Awesome Tapes from Africa: An Appreciation of African Music

Molly Langley introduces us to Brian Shimkovitz, a man who uses his Western platform to spotlight and uncover African music.

Music can be described as a gateway to various cultures. This idea certainly precedes the notion of music as storytelling; through it, we are able to dive into lives of individuals around the world. One continent whose music – due to being less economically developed – has remained somewhat a mystery, is Africa. Consequently, few musicians are able to have their music heard outside of this continent and often the music African people listen to at parties, on the radio and in clubs is overlooked.

Ethnomusicologist, blogger and record label owner Brian Shimkovitz is the founder of Awesome Tapes From Africa. Starting off as a blog, Shimkovitz now tours under the aforementioned name and with a suitcase full of cassettes, plays hidden African treasures to his audiences.

Shimkovitz’s passion began after a yearlong trip to Ghana, in 2006, where he was studying hip-hop music on a University scholarship. This trip led to him returning to the US with a trunk full of cassettes, sparking a desire to uncover African music. Fast-forward to today and Shimkovitz has created a solid name for himself in the global club scene, appearing at the likes of Field Day, Lost Village and Berghain.
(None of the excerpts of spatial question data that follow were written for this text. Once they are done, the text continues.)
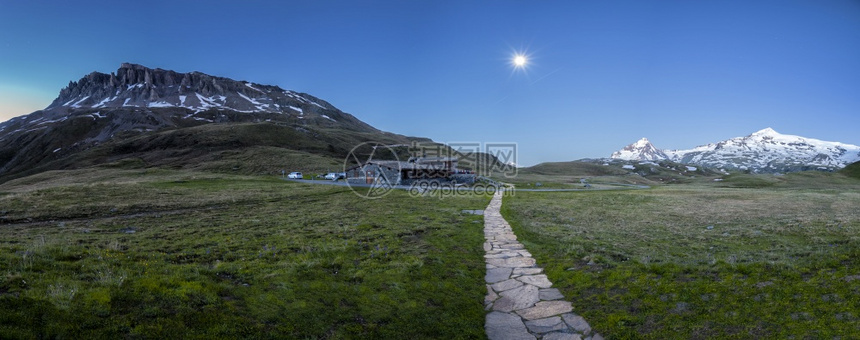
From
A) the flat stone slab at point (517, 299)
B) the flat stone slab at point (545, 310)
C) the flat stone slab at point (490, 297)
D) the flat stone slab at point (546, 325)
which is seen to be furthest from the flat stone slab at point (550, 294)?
the flat stone slab at point (490, 297)

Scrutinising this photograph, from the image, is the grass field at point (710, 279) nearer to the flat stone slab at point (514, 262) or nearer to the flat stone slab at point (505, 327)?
the flat stone slab at point (514, 262)

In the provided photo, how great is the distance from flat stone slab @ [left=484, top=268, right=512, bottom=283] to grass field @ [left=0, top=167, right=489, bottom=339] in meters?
0.45

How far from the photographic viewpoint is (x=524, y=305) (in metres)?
11.1

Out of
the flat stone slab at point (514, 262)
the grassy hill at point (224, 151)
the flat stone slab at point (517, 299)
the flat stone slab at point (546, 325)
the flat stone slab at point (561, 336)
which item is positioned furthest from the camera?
the grassy hill at point (224, 151)

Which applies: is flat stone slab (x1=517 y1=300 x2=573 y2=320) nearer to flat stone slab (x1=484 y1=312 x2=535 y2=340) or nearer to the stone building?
flat stone slab (x1=484 y1=312 x2=535 y2=340)

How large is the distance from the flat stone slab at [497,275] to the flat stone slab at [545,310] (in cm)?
Result: 262

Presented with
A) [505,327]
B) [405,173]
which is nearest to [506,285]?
[505,327]

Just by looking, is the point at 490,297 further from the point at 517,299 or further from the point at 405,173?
the point at 405,173

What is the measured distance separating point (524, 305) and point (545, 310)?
0.72m

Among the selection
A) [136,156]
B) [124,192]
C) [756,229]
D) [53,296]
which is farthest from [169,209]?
[136,156]

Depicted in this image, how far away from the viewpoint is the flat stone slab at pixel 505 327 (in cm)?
920

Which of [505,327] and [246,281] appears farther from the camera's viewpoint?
[246,281]

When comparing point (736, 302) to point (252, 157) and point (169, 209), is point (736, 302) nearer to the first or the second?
point (169, 209)

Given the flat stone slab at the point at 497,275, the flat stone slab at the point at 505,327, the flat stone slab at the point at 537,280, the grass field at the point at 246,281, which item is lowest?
the flat stone slab at the point at 505,327
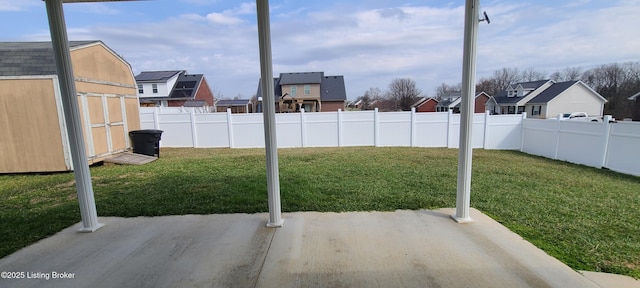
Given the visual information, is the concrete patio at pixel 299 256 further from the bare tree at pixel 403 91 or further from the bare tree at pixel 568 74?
the bare tree at pixel 568 74

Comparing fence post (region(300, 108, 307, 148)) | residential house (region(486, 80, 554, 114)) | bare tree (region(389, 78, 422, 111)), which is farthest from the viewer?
bare tree (region(389, 78, 422, 111))

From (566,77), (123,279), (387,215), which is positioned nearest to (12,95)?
(123,279)

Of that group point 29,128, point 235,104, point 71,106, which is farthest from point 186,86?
point 71,106

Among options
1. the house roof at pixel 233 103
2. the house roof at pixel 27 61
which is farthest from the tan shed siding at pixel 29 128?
the house roof at pixel 233 103

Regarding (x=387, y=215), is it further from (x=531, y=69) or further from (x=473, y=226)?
(x=531, y=69)

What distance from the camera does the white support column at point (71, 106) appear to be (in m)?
2.97

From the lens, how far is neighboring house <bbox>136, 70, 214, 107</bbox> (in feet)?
92.9

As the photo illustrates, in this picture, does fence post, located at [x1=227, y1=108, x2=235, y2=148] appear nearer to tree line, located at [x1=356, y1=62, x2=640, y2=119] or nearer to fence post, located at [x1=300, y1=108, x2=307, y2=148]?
fence post, located at [x1=300, y1=108, x2=307, y2=148]

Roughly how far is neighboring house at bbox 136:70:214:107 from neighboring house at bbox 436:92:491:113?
29.3 meters

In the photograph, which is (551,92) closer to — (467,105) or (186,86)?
(467,105)

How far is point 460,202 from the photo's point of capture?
339 centimetres

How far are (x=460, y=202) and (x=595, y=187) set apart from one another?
3.89 meters

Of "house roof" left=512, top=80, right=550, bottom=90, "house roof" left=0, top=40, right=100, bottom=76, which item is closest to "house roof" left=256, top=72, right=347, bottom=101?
"house roof" left=512, top=80, right=550, bottom=90

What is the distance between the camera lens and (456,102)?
37.4 m
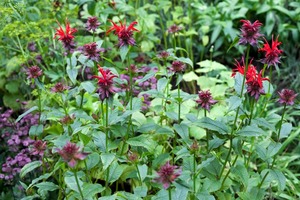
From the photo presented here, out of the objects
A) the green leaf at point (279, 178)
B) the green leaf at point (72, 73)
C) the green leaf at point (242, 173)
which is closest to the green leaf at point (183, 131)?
the green leaf at point (242, 173)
Image credit: The Independent

Purchasing cassettes wasn’t necessarily a medium of choice for Shimkovitz. The nature of the places he was visiting meant that these were the main option available in music shops, and from street vendors. Yet, this was a blessing in disguise as it meant there was more musical variety. This retro aspect of music purchase only lends more uniqueness to the work that Shimkovitz is doing.    However, introducing the music to fresh audiences is not without its difficulties. The fact that cassette tapes are easily copied and distributed means that the origins of the original label it was produced under get lost, and the artist of the tracks remain as obscure as the tracks themselves. A lot of Shimkovitz’s job involves tracking down the rightful owners of the songs, and when he manages to hunt down the music’s producers, he splits the revenue from the records 50/50. The records are available to purchase on his blog, and are re-released under his record label, Awesome Tapes From Africa.

The unique idea behind this blog has changed Shimkovitz’s passion into his full-time job. A quick scroll on Awesome Tapes and you will immediately be presented with an eclectic mix of genres from all over Africa. It is like scrolling into a new world and your eyes are battling with which tape to listen to; the album covers alone are enough to spark curiosity. The colloquial way in which Shimkovitz describes each record draws the audience in further, as he is able to construct a friendly atmosphere, and you are driven to explore more of the musical wonders that the site presents. 

One notable story comes from Shimkovitz’s first upload to the blog, a song by Ata Kak that gained a lot of interest from his listeners. Ata Kak was unaware of how popular his music had become until Shimkovitz was able to, finally, track him down. In an interview with Red Bull, Shimkovitz

noted that no-one in Ata’s neighbourhood in Kumasi knew that he had a former life as a musician or that he reissued his tape worldwide. From this discovery, Ata was able to celebrate his music with wider audiences and his songs are firm favourites for Shimkovitz to play in his DJ sets.

Shimkovitz has even been able to build friendly relationships with the musicians he promotes. Hailu Mergia was keyboardist in Ethiopian jazz band Walias Band, producing popular jazz and funk beats in the 1970s to 1990s.  Shimkovitz was able to reach out to Mergia after discovering an old tape he had solo-produced – Hailu Mergia & His Classical Instruments – which he notes as one of his favourites. The record was so well received online that it helped to re-launch Mergia’s musical career, and since, Shimkovitz has released more of his music online.

Whether is it Nigerian hip-hop, local Sudanese pop, Senegalese mbalax – the national popular dance music of Senegal and the Gambia – or Ethiopian jazz, Shimkovitz creates unique and fun performances, celebrating the rich history from the extensive variety of African music: ‘One of the things I’ve been trying to do with Awesome Tapes is to try and surprise people and expand the concept of what a lot of people think African music is.’ The aesthetic quality of the cassettes creates a lo-fi sound, emulating a raw attribute to the music, tending to a more personal feel to the song and subsequently the DJ performance. Brian connects to the audience and allows them to celebrate African music and black history. The obscurity of the songs he unveils lends for a unique clubbing experience as the audience is guided on a musical tour through Morocco, Ethiopia, Somalia and many more.

What better way to celebrate black history than listening to a unique collection of songs by attending one of Shimkovitz’s gig’s or simply by browsing his blog where all the music he finds is uploaded, ready for free download or purchase.